§ **RECORDS FOR THIS EXERCISE**
|---|
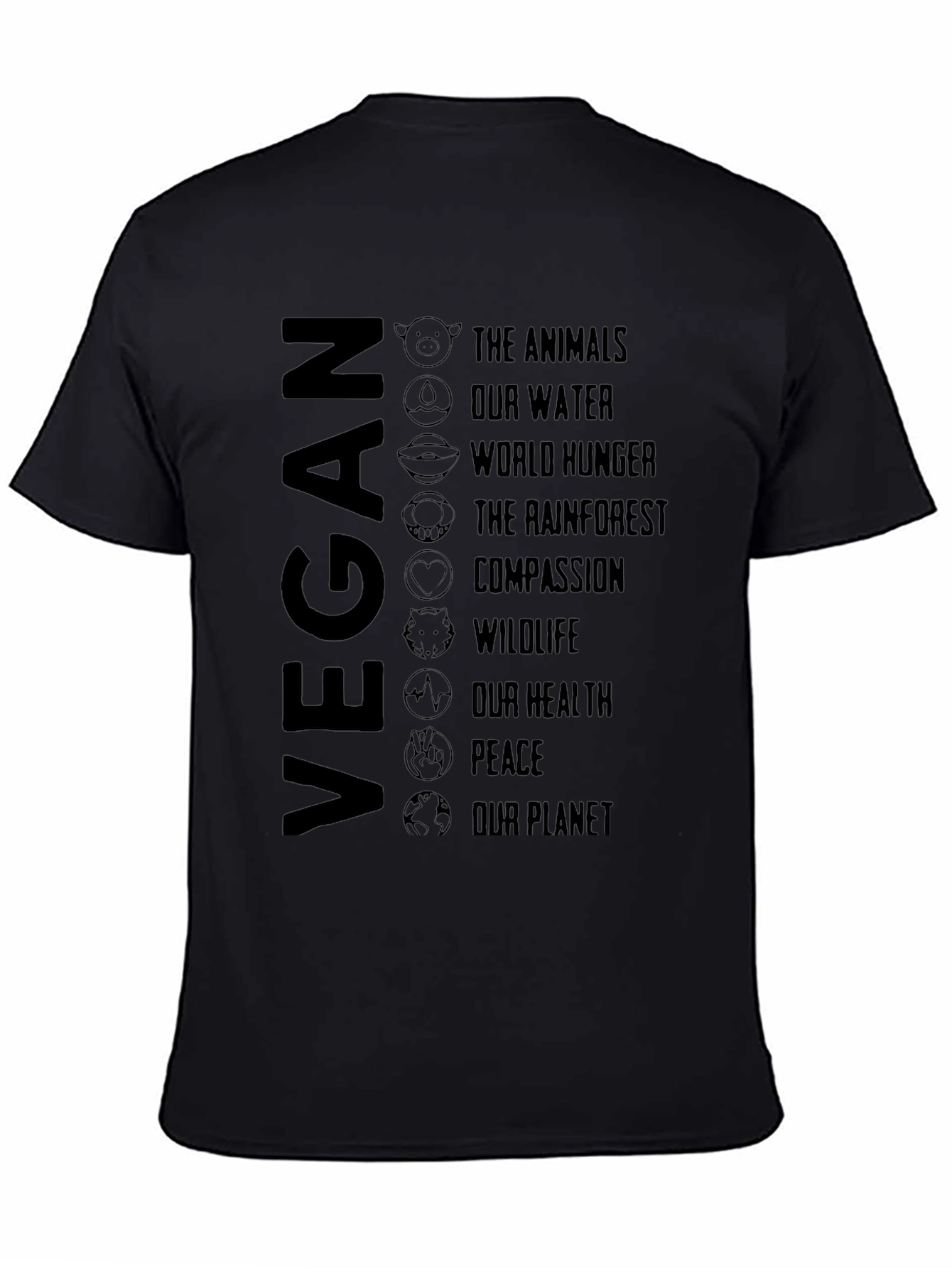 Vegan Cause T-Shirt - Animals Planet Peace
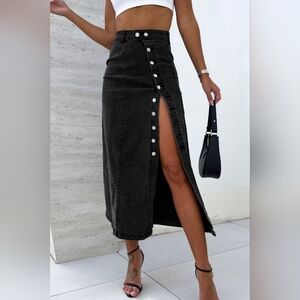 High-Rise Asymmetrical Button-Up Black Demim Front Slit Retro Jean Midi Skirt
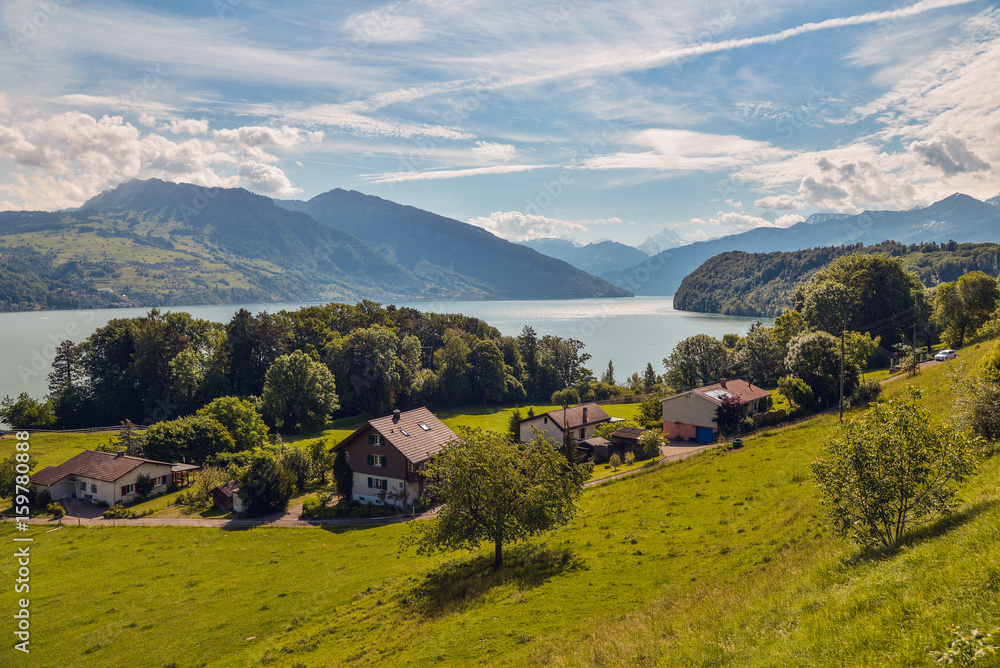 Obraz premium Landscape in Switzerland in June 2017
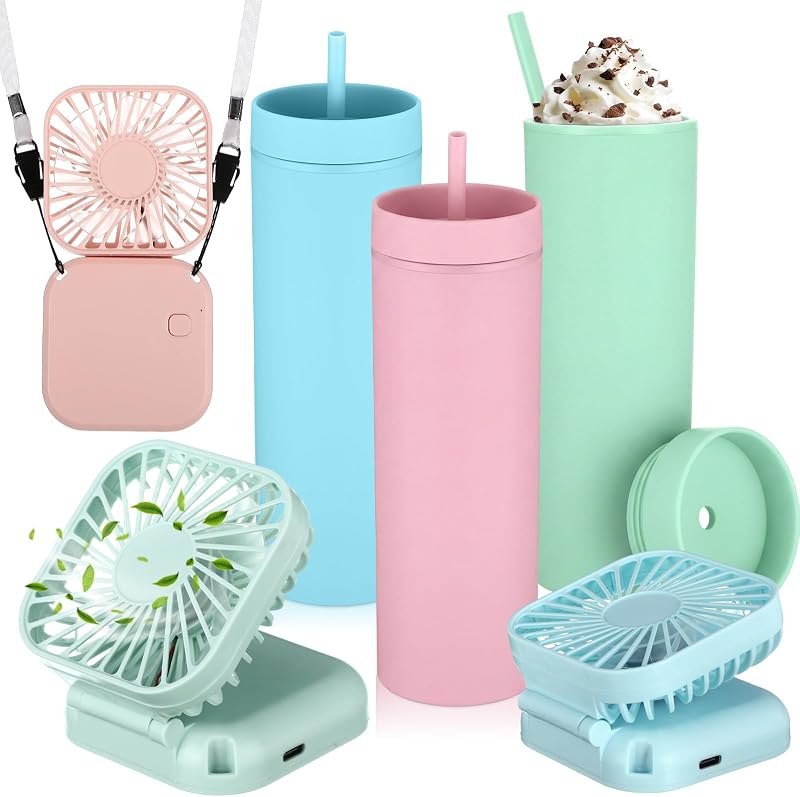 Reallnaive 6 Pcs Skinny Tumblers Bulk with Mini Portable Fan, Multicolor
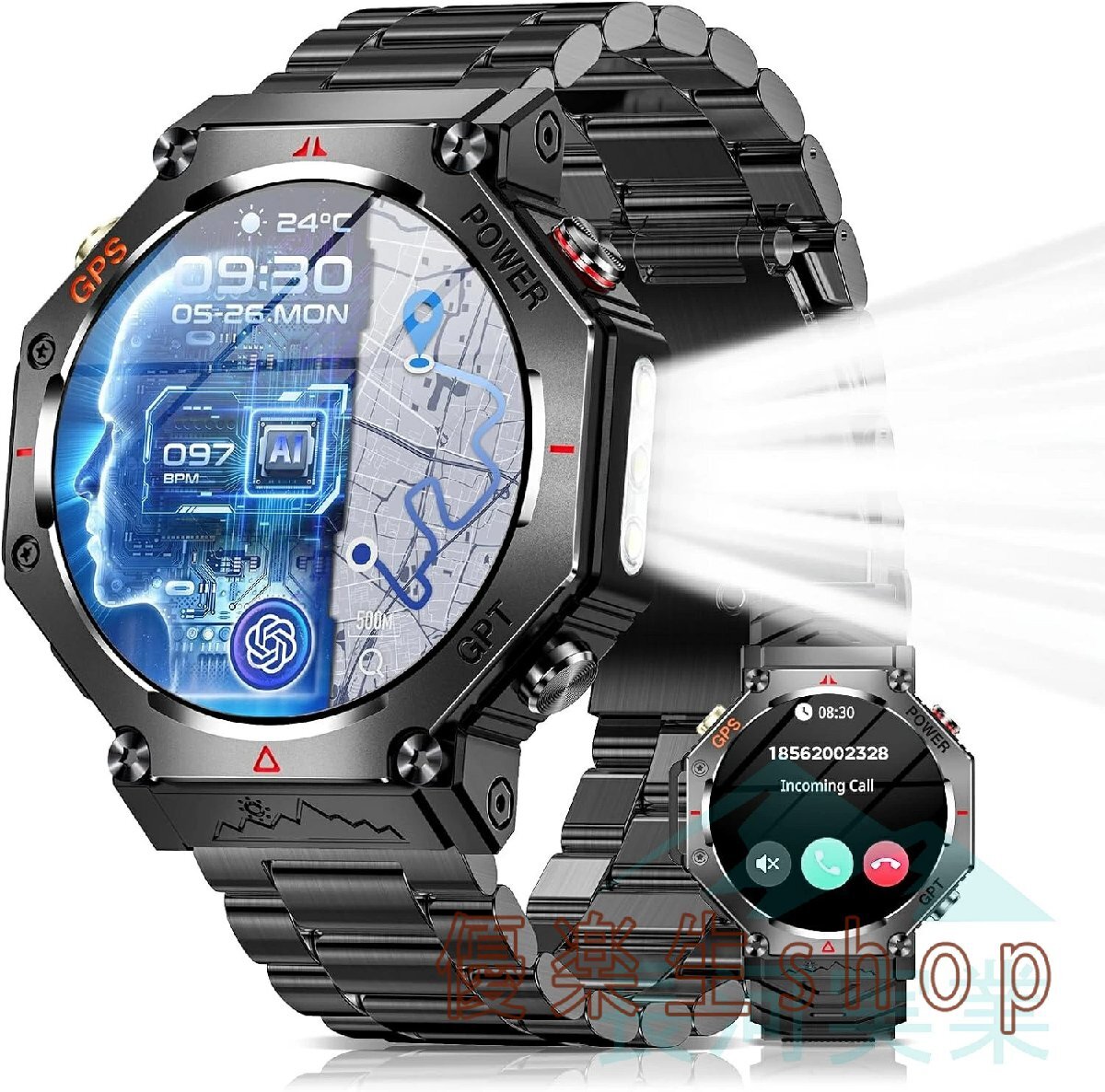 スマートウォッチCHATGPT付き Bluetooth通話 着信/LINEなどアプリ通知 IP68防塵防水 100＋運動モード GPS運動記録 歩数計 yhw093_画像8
|---|
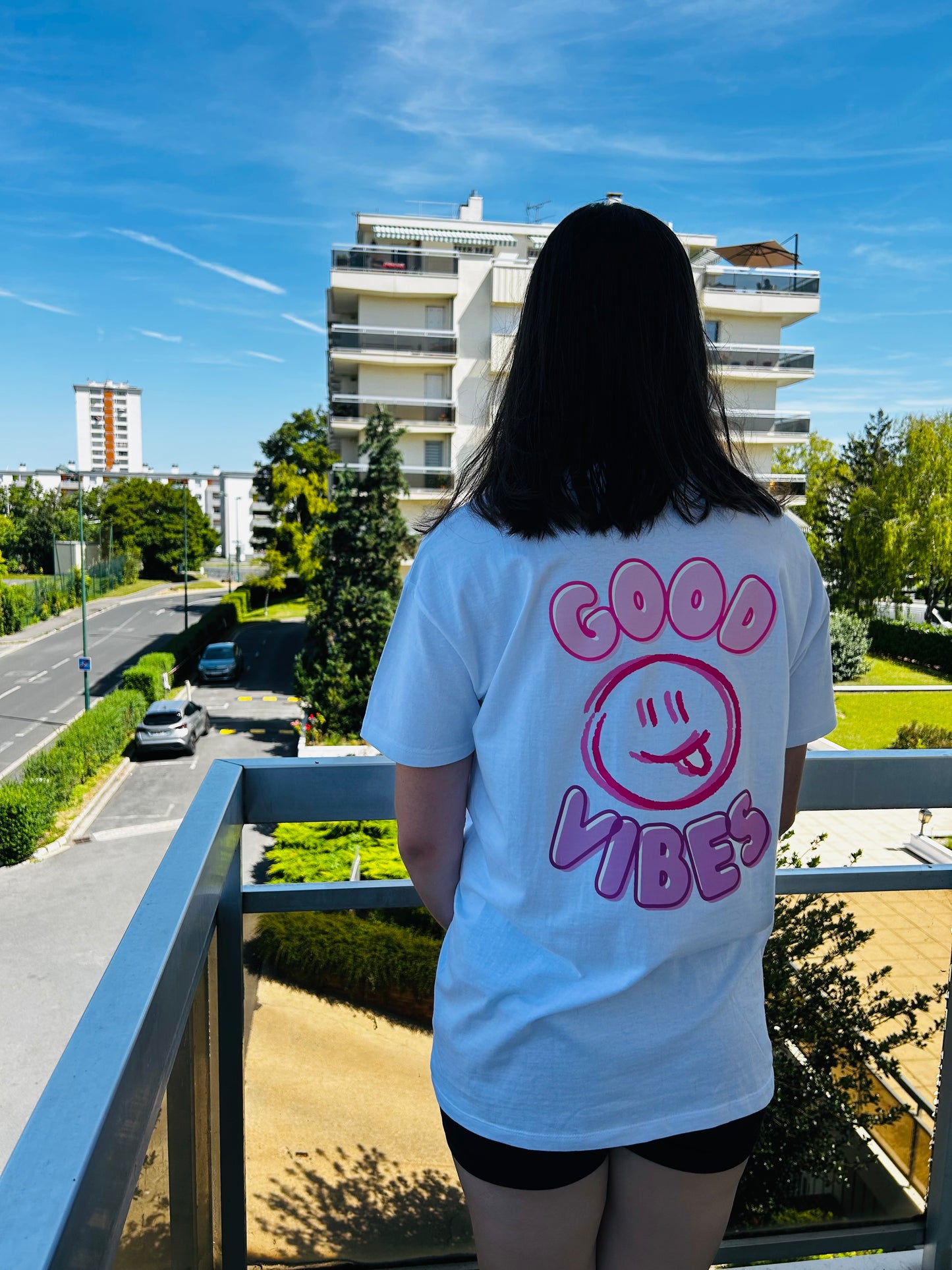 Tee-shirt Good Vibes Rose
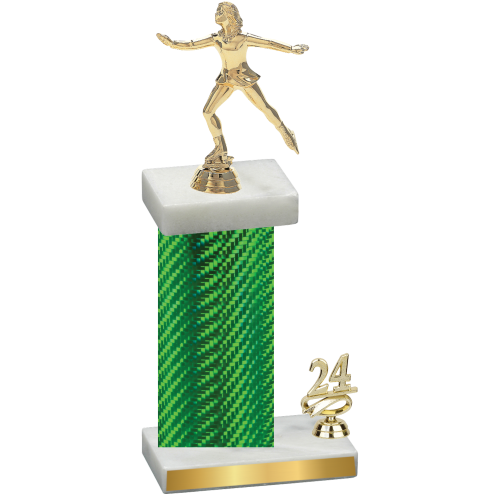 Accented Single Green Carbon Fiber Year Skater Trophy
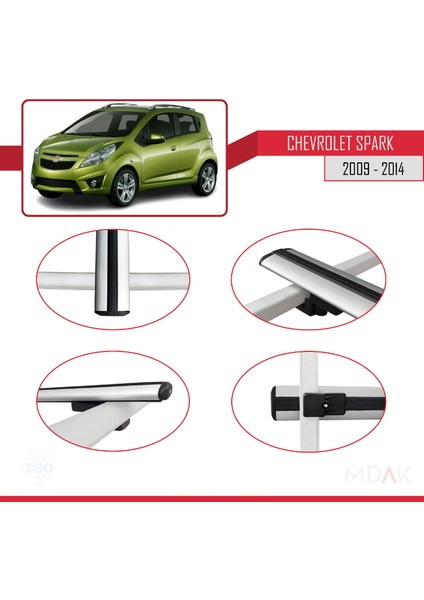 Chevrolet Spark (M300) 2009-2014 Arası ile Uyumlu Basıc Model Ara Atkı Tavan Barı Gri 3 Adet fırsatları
|---|
§ **EXERCISE REQUIREMENTS**
Format the records from the line containing "Vegan Cause T-Shirt - Animals Planet Peace" through the line containing "スマートウォッチCHATGPT付き Bluetooth通話 着信/LINEなどアプリ通知" as a JSON list of strings, one string per line, with blank lines omitted. Leave the pictures out.

§ **REPLY TO THE EXERCISE**
[
  " Vegan Cause T-Shirt - Animals Planet Peace",
  " High-Rise Asymmetrical Button-Up Black Demim Front Slit Retro Jean Midi Skirt",
  " Obraz premium Landscape in Switzerland in June 2017",
  " Reallnaive 6 Pcs Skinny Tumblers Bulk with Mini Portable Fan, Multicolor",
  " スマートウォッチCHATGPT付き Bluetooth通話 着信/LINEなどアプリ通知 IP68防塵防水 100＋運動モード GPS運動記録 歩数計 yhw093_画像8"
]